All told, Goss made 188 league appearances for Norwich, scoring 14 goals. After leaving Norwich in 1996, Goss had spells at Heart of Midlothian and Colchester United before signing for local non-league side King's Lynn. Goss retired from playing in 1999, and then worked for Norwich City as a community ambassador until January 2010, when the post was terminated; Goss declined an alternative role in the club's Football in the Community team.

==International career==
Goss made his senior debut for Wales in a 1–0 friendly win over Iceland at Cardiff Arms Park. The last of his nine senior caps for Wales came five years later on 2 June 1996 in a 5–0 win in San Marino at the start of the 1998 World Cup qualifiers. Goss was also on the pitch for one of the most disappointing matches in the history of Welsh international football, on 17 November 1993, when a Paul Bodin penalty miss ended hopes of playing at the 1994 World Cup as Wales lost 2–1 to Romania in their final World Cup qualifying game at Cardiff Arms Park.

Jerry also represented England Schoolboys at Under 18 level before joining Norwich City FC.

==Coaching career==
In March 2010, Goss returned to Norwich City to assist reserve team manager Ian Crook.

==Personal life==
Goss' wife Margaret gave birth to identical twins, three months premature. "Within two hours of birth their weight had gone down to 2lb and it was touch and go. We lived in the hospital for six weeks and it was an emotional time when we took them home for the first time a few days before Christmas. Now they look like any normal seven-month-old babies and for that we are very grateful."

Goss, whose father having served in the British Army, is also a member of the Forces2Canaries Supporters Group. In 2002, Norwich fans voted Goss into the club's Hall of Fame.

Goss worked with author Edward Couzens-Lake on his life story. Gossy: The Autobiography (Amberley Publishing) which was published in August 2014.

Moving on from his association with Norwich City football club, Goss continues to deliver his own; humorous after dinner speeches, student development and as a Leadership and Motivational programmes.

Goss spent some time in support of the Norfolk and Norwich Association of the Blind (www.NNAB.org.uk), raising funds to provide the range of services to the Blind people of Norwich and Norfolk. This culminated in the 1300 mile sponsored bicycle ride, retracing the 1993 Norwich City European Cup run from Norwich to Vitesse Arnham, to Bayern Munich, to Inter Milan.

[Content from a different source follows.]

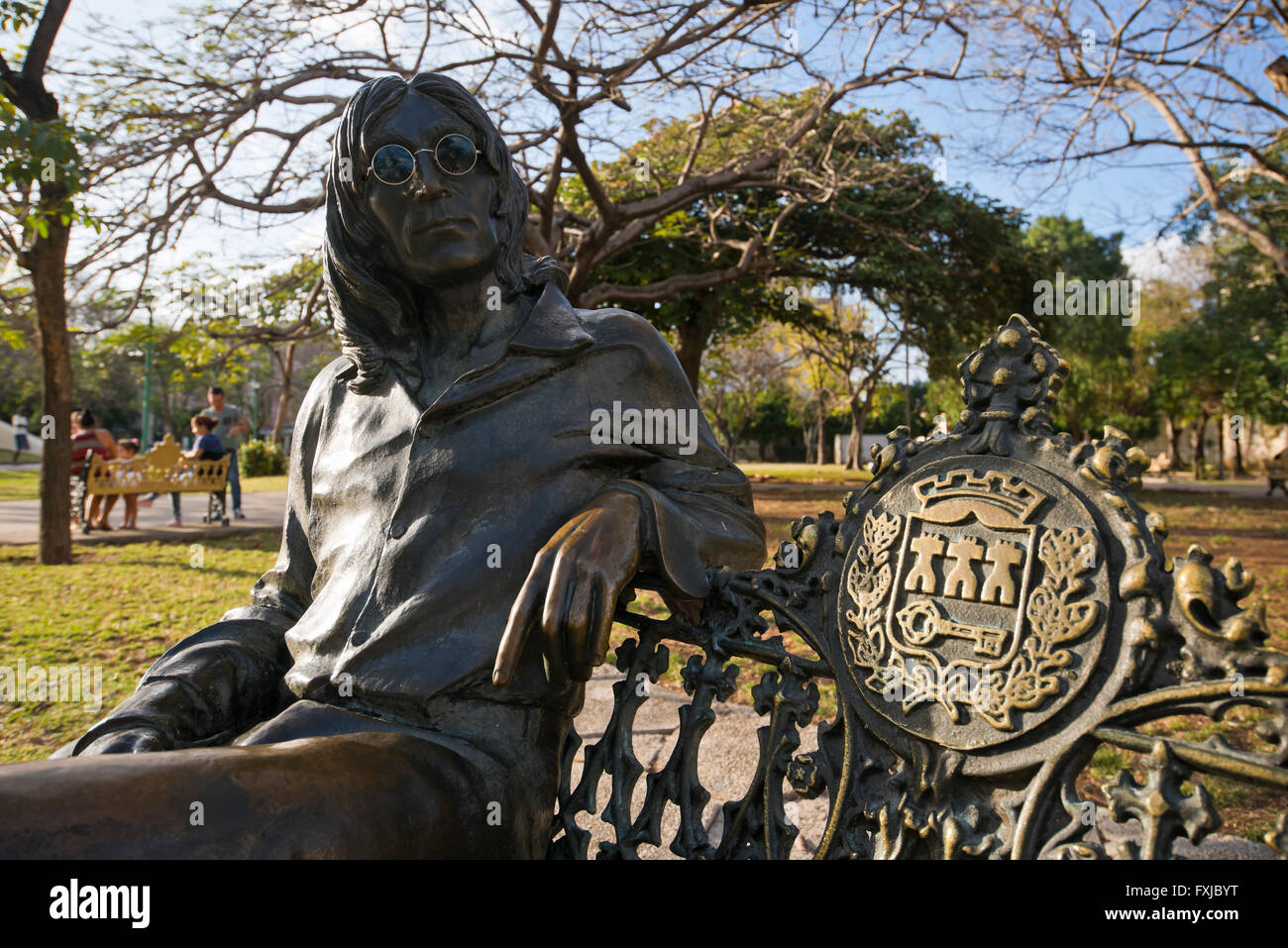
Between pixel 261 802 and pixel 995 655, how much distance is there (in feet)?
3.36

In 2019, Jeremy joined Age UK Norwich (www.ageuknorwich.org.uk) as Corporate Relationship Manager, organising golf days, fundraising challenges and corporate events. Age UK Norwich is an independent charity with a mission to improve the quality of later life by working with Norwich residents to create an age friendly and inclusive city where they can thrive and be supported by opportunity and services that enhance and protect their health and wellbeing.

In January 2024, Goss was involved in a car crash in Norfolk. He sustained injuries to his ribs, kidneys, lower back and hip in the crash.